Sunday, January 10, 2010

Just Thinkin

Worked today ! came home relaxed and now you see it , sitting here upon my rump watching Television and just thinking about stupid stuff! so of course here i am writing! nothing to serious of course haha , just wondering about what makes some people in my life tick? wondering about how some people can be so self absorbed that they only think of themselfs!! the hell with other people or other peoples feelings, but yet they expect people to rally around them all the time, i wonder how a person can always be out for themselfs when it comes to everything!! and i mean everything! and fake people!people that claim to like you, will have great conversation with you , try to convience you that you and your family are everything to them , then bang turn around and do something selfish towards you or your family! im sorry but i wasnt born yesterday and i can tell you right now! i know when someone is feeding me bullshit!! i can see right through these people and yet they think there pulling the wool over my eyes! lolol crazy! I cant stand fake people!! sooooo on to something else!! lolo see nothing serious just typing along! i find typing so relaxing and it takes me out of my own life and into this computer where i think of nothing else! Ever wonder what it would be like to live another life? i wonder all the time , how i could do it ? if i could do it? would friends and family here miss me ? maybe for a short time !lol
I think about it all the time about setting a plan into action.................. funds, transportation, housing, food ect.......................... heres what i would love to do if possible!

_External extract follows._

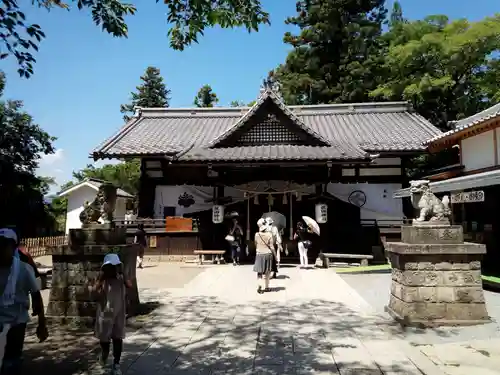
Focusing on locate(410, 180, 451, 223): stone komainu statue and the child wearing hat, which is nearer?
the child wearing hat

I would love to pack a duffle bag with just what i needed such as a few sets of clothes, warm and cools ones, a bit of food to due me at least a couple of weeks, and pocket full of money!! jump in my car and just drive! no destination in plan , just go!! drive to a little town find a old house to rent , find a job in a diner , and live a simple life for myself and myself alone! ever see that movie with Julia Roberts where shes in a abusive marriage and she fakes her own drowning and starts a new life in a little town! i love that movie! all except the abuse part!! lol anyhow back to my story.. put a garden in, go the the county fair , drive a old beat up half ton , ahhhhhhhhhhhh that would be so nice!! where none knows you , you could even change your name! you could be anyone! just a simple life! bake apple pies and sit them in your kitchen window without the worry of someone breaking in , dirt roads, the smell of fresh clothes hanging on the clothes line!! what a wonderful life!! sitting in your garden pulling weeds!lol i know you think im crazy by now!!lolol live in a town where you could work for cash! no credit cards, no sin # no phone! plan it so well that nobody would ever find you ! all your faults and inperfections would be gone! if i could start a new life thats how i would want it to go! anywhooooooooooo im done for tonight i guess! lol sometimes my mind just wounders on and on ! i have a wild imagination!! maybe i should write a book!! I have always thought i have been reincarnated from a past life, back in the plantation days!! i have the same dream over and over all the time, im standing in the doorway of this huge white box like mansion, over looking a cotton field, wearing this huge dress, with a huge hat! and a corset so tight i could not breath!! whats this dream mean? hmm maybe i should of lived back in the Little house on the Praire days!!lolol wouldnt that of been nice!! ahh ! well im off to bed to dream of what a new life starting over could be like!! nighty nite!